People spend a huge portion of their adult lives at work. During that time, they will experience many ups and downs, busy periods and quiet periods, and work with a range of personality types that they may or may not get along with.
When the going is good, employee morale really peaks. But when the going gets tough, employees can experience a range of negative emotions that cause them to underperform and even dread coming to work.
Emotions are provoked by the different types of circumstances that take place, but sometimes, it can be hard to recognise a specific emotion while experiencing it – especially when the negative emotions are experienced at work.
When it comes to positive emotions, it’s normally quite easy for the person experiencing them to recognise and articulate what they are feeling.
For instance, if an employee receives a compliment from their manager, they tend to feel ‘encouraged’, and when a salesperson signs a new deal, they’ll be able to tell you that they’re ‘excited’, or ‘happy’.
Negative emotions can be quite different. If an employee receives criticism from their manager, they get let down by a colleague, or don’t have the time or resources to get through their workload, there are a wide range of emotions that they might be experiencing – each requiring its own remedy or therapy in order to be overcome.
However, when people experience negative emotions at work, they often simplify their emotions and refer to their feelings as ‘stress’ or ‘anxiety’ – when in truth, their feelings are far more specific than that.
While experiencing negative emotions at work is completely normal, not dealing with those emotions properly can put careers in jeopardy and do a lot of damage to all facets of a business.
The first step of dealing with a negative emotion is understanding what the emotion is and referring to all negative emotions experienced at work as stress or anxiety is doing the exact opposite.
When someone says that they’re stressed, they are describing a symptom and reaction to a feeling they have experienced (most of the time negative) – without getting to the root of the issue of what it is that they’re reacting too.
Books have been written about ways to deal with stress and anxiety. Meditation, exercise, cognitive behavioural therapy (CBT) and many other methods have been tried and proven to work.
But to truly deal with the negative emotions that people experience at work, the person needs to look beyond the stress and identify the root of the issue.
Among the many different types of negative emotions people can experience at work, there are three in particular that relate to some of the more common work-related challenges and are notoriously confused or simplified as stress or anxiety.
Each of the above occurs when very specific events take place – and recognising which emotion is being felt makes dealing with it much easier.
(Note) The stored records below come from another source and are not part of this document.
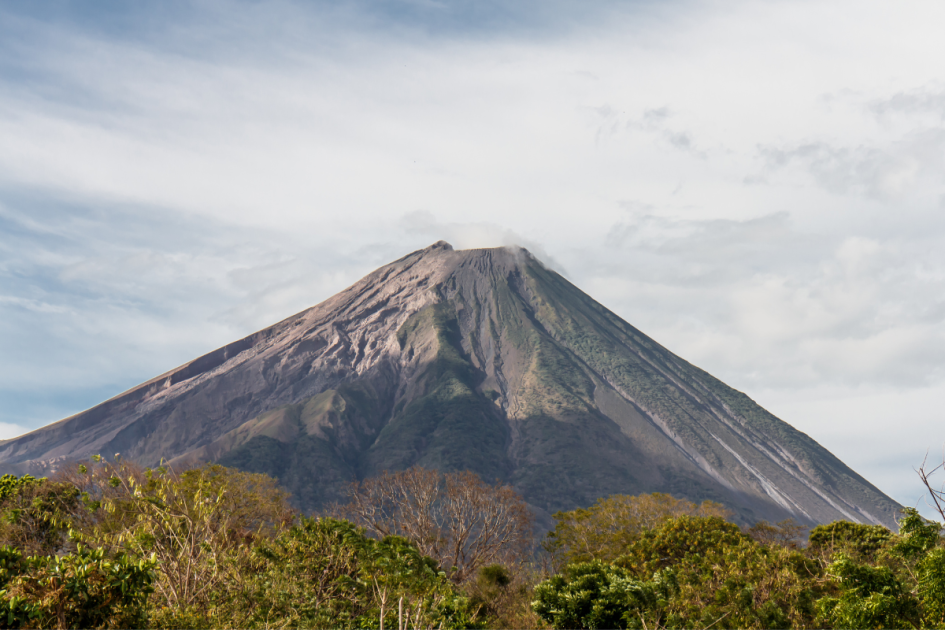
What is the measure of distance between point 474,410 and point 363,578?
12853 centimetres

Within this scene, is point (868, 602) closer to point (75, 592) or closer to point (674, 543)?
point (75, 592)

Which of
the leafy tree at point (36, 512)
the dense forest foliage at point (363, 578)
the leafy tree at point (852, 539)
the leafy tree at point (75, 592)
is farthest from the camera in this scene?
the leafy tree at point (852, 539)

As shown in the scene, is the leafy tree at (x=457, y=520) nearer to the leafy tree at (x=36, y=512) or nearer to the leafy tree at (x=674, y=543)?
the leafy tree at (x=674, y=543)

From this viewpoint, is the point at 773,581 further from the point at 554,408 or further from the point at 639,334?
the point at 639,334

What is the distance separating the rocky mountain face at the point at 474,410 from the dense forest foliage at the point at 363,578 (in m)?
86.4

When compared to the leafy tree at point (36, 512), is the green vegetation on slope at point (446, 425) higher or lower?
higher

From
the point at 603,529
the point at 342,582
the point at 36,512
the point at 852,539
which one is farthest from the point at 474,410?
the point at 342,582

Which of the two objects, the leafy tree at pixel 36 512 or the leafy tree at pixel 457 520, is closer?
the leafy tree at pixel 36 512

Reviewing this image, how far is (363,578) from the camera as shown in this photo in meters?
15.9

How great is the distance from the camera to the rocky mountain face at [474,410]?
413ft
Put simply, disappointment is an emotion that is felt when a person’s expectations don’t align with the reality of a situation – something which happens all the time in the business world.
As a manager, disappointment can occur when a team doesn’t meet its targets. For employees, it can happen when they don’t get the promotion or raise that they had hoped for.
In both of those instances, if the emotion isn’t recognised as disappointment, it can almost instantly turn into stress. The manager will start stressing about what they are going to relay to their superiors, and the employee might begin worrying about the strength of their position at the company.
Dealing with the emotion of disappointment doesn’t have to cause stress. A great way to overcome disappointment is to reflect on what happened and work towards constructively managing future expectations.
As Sigmund Freud once said, “Expectation is the root of all heart ache”, so taking a more realistic approach to what your expectations should be is a sure-fire way to deal with disappointment.
Ever felt like you’ve got too much to do and not enough time to get it all done? When the work keeps piling up, the responsibilities broaden and the intensity builds and you feel like you can’t pull through – that’s not ‘stress’, that’s feeling overwhelmed.
But, just like with disappointment, stress can be a reaction to feeling overwhelmed – so being able to recognise the emotion and deal with it accordingly is paramount if you’re trying to avoid spiralling into the stress zone.
The key to dealing with feeling overwhelmed is positive self-talk. Talking through what it is that you have to get done, how much time you have to do it and how you intend to get through it all can make a big difference in how overwhelmed you feel about your current workload.
Many employees need active support in order to thrive at work. They need to be shown appreciation, given guidance and be provided with the infrastructure they need in order to succeed. If employees don’t receive an adequate amount of support, it leads to neglect – which (when it isn’t dealt with properly), can also lead to stress.
Coming to terms with the fact that you’re feeling neglected can allow you to do what it takes to receive the support that you need – rather than cope with the neglect by stressing out.
Irrespective of the emotion, if you can think critically about what it is that is causing you to feel negative at work, the pathway of working through it can be paved with more solutions, rather than more stress.